Recently, the GCC states have sought to unify the general administrative regulations of industrial establishments in the region. The objective is to speed the process of industrial development and enable integration amongst GCC nations. To accomplish these objectives, the Unified Industrial Regulations Law, RD 61/2008 (the “UIR Law”), and its accompanying Executive Regulations, MD 46/2009, were passed in Oman. The UIR Law and the Executive Regulations have set out a harmonized framework for the administration of GCC industrial projects.
First, the UIR Law and Executive Regulations provide a definition for “industrial establishment,” which includes all plants at which some sort of transformation of a product takes place. The definition includes establishments involving assembling, mixing, compiling, separating, processing or packaging, provided that machinery is involved in these steps. This defines the scope of the UIR Law and the projects to which it will apply.
In addition, the UIR Law requires anyone wishing to establish, modify, improve, expand, merge or divide an industrial establishment to obtain a license from MCI. The Executive Regulations set out the procedures and documents required for obtaining the license.
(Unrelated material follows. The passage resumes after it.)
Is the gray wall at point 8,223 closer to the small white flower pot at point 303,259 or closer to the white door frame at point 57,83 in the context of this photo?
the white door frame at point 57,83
The UIR Law also provides an industrial register, similar to a commercial register, which will include information on all industrial projects.
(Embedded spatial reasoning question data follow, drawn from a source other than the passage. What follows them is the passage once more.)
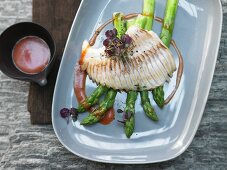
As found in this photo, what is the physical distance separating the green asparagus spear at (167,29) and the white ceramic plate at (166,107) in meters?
0.05

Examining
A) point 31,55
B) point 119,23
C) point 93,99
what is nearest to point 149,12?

Certain establishments are exempt from the requirements of the UIR Law, including projects that are governed specifically by special separate laws or treaties, or projects that are carried out solely by the government or any of its entities without the participation of private-sector entities. In addition, the UIR Law specifies that mineral ore extraction and oil extraction are exempt from the requirements of the UIR Law.
While this regulatory framework is new and its implications are still emerging, it should provide greater cohesion amongst large industrial projects in the GCC region and facilitate the transfer and sharing of information about projects.